What You’ll Learn

  • How to implement audio ducking with the sidechaincompress filter
  • How a sidechain compressor works and what each parameter does
  • Example settings for lowering BGM automatically while narration plays
  • How to use attack and release to achieve a natural ducking feel

Tested with: FFmpeg 6.1
Platform: Windows / macOS / Linux


What is Audio Ducking?

Audio ducking is the technique of automatically lowering background music whenever narration or voice is detected. It’s used everywhere in video productions, podcasts, and explainer videos.
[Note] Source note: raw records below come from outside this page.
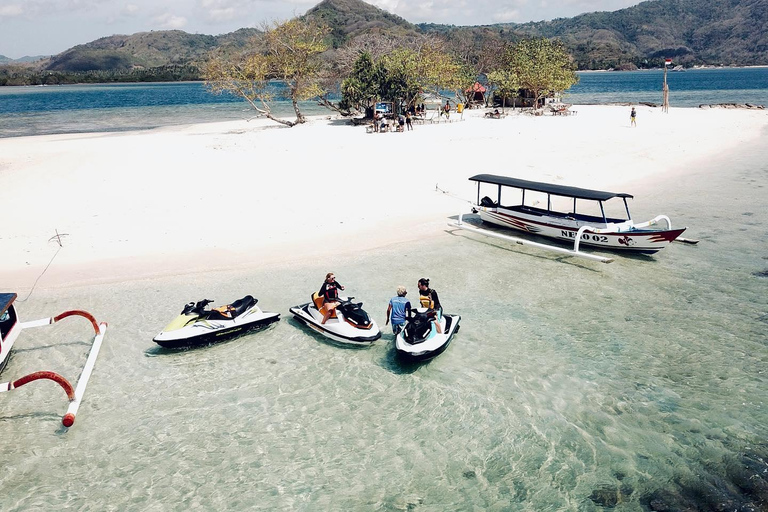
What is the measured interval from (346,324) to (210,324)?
3027 mm

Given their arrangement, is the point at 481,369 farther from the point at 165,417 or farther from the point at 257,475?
the point at 165,417

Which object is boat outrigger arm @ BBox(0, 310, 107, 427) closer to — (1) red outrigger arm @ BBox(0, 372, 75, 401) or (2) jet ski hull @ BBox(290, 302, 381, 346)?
(1) red outrigger arm @ BBox(0, 372, 75, 401)

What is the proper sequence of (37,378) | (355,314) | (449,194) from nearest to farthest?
1. (37,378)
2. (355,314)
3. (449,194)

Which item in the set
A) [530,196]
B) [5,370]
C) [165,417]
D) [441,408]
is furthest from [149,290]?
[530,196]

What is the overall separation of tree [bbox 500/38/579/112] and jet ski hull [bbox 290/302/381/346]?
141 feet

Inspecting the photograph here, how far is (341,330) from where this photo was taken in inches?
447

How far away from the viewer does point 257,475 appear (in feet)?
25.5

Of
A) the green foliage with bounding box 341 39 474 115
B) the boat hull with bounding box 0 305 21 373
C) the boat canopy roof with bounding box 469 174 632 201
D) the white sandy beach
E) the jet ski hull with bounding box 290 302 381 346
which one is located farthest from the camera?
the green foliage with bounding box 341 39 474 115

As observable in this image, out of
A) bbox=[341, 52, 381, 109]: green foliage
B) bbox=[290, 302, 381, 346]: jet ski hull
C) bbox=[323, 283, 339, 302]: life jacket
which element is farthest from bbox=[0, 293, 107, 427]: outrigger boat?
bbox=[341, 52, 381, 109]: green foliage

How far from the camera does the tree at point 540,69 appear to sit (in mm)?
48062

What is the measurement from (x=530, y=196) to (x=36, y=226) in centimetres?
1920

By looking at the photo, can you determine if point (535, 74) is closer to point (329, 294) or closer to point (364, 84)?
point (364, 84)

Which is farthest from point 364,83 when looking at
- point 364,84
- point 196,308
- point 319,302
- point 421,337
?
point 421,337

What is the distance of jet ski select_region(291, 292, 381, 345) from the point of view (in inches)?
442
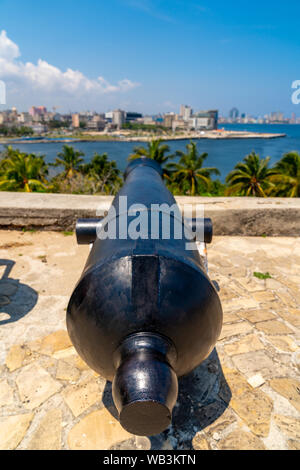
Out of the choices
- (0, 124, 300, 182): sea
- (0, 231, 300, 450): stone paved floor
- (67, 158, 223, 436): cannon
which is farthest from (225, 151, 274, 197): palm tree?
(0, 124, 300, 182): sea

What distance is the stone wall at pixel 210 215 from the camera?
163 inches

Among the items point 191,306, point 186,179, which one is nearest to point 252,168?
point 186,179

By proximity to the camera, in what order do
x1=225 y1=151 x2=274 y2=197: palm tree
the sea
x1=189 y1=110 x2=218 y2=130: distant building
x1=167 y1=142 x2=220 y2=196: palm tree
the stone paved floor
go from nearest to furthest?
the stone paved floor
x1=225 y1=151 x2=274 y2=197: palm tree
x1=167 y1=142 x2=220 y2=196: palm tree
the sea
x1=189 y1=110 x2=218 y2=130: distant building

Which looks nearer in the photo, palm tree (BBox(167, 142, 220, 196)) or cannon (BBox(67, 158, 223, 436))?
cannon (BBox(67, 158, 223, 436))

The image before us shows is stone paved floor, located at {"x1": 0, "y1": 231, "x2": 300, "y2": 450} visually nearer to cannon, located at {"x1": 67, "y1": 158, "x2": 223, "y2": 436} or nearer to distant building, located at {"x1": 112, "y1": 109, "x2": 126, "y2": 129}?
cannon, located at {"x1": 67, "y1": 158, "x2": 223, "y2": 436}

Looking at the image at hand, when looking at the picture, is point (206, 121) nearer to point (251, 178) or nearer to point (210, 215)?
point (251, 178)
In FFmpeg, the sidechaincompress filter does the job.


How It Works

Narration (sidechain signal)
       ↓ level rises
Compressor attenuates the BGM

BGM level drops automatically

sidechaincompress takes two audio inputs:

  1. Main signal (BGM): the track that gets compressed
  2. Sidechain signal (narration): the trigger that drives compression

Basic Command

Duck the audio track of a video file using a separate narration file:

ffmpeg -i input.mp4 -i input.mp3 \
  -filter_complex "[0:a]aformat=fltp:44100:stereo[bg];[1:a]aformat=fltp:44100:stereo[voice];[bg][voice]sidechaincompress=threshold=0.02:ratio=4:attack=200:release=1000[ducked]" \
  -map 0:v -map "[ducked]" -c:v copy output_ducked.mp4

In this example, the audio of input.mp4 acts as BGM and input.mp3 as narration. BGM is attenuated whenever the narration is speaking.


Parameter Reference

ParameterDescriptionDefaultRecommended range
thresholdSidechain level above which compression starts0.1250.01–0.05
ratioCompression ratio (e.g. 4 = 4:1)23–8
attackTime before the compressor kicks in (ms)20100–300
releaseTime to return to the original level (ms)250500–2000
makeupGain applied after compression (dB)1
kneeKnee width (softness of the threshold)2.82843

Tuning threshold

Adjust threshold to match the loudness of your narration. Smaller values make the compressor react to quieter speech:

ffmpeg -i input.mp4 -i input.mp3 \
  -filter_complex "[0:a]aformat=fltp:44100:stereo[bg];[1:a]aformat=fltp:44100:stereo[voice];[bg][voice]sidechaincompress=threshold=0.05:ratio=4:attack=200:release=1000[ducked]" \
  -map 0:v -map "[ducked]" -c:v copy output.mp4

Shaping a Natural Ducking Curve

Tuning attack and release controls how softly or abruptly the BGM swells back up around speech.

Slow, natural ducking

ffmpeg -i input.mp4 -i input.mp3 \
  -filter_complex "[0:a]aformat=fltp:44100:stereo[bg];[1:a]aformat=fltp:44100:stereo[voice];[bg][voice]sidechaincompress=threshold=0.02:ratio=6:attack=300:release=1500[ducked]" \
  -map 0:v -map "[ducked]" -c:v copy output_natural.mp4

Fast, tight ducking

ffmpeg -i input.mp4 -i input.mp3 \
  -filter_complex "[0:a]aformat=fltp:44100:stereo[bg];[1:a]aformat=fltp:44100:stereo[voice];[bg][voice]sidechaincompress=threshold=0.02:ratio=8:attack=50:release=500[ducked]" \
  -map 0:v -map "[ducked]" -c:v copy output_tight.mp4

Pre-Attenuate the BGM Before Ducking

If the BGM is already too loud, lower its level first and then apply ducking:

ffmpeg -i input.mp4 -i input.mp3 \
  -filter_complex "[0:a]volume=0.5,aformat=fltp:44100:stereo[bg];[1:a]aformat=fltp:44100:stereo[voice];[bg][voice]sidechaincompress=threshold=0.02:ratio=4:attack=200:release=1000[ducked]" \
  -map 0:v -map "[ducked]" -c:v copy output.mp4

Mix Narration Back In After Ducking

To produce a final mix that contains both the ducked BGM and the narration:

ffmpeg -i input.mp4 -i input.mp3 \
  -filter_complex "[0:a]aformat=fltp:44100:stereo[bg];[1:a]aformat=fltp:44100:stereo[voice];[bg][voice]sidechaincompress=threshold=0.02:ratio=4:attack=200:release=1000[ducked];[ducked][voice]amix=inputs=2:duration=longest[out]" \
  -map 0:v -map "[out]" -c:v copy output_mixed.mp4

The BGM is ducked first, then mixed with the narration for the final output.


Notes

sidechaincompress requires both inputs to share the same sample rate and audio format. The safest approach is to normalize them with aformat.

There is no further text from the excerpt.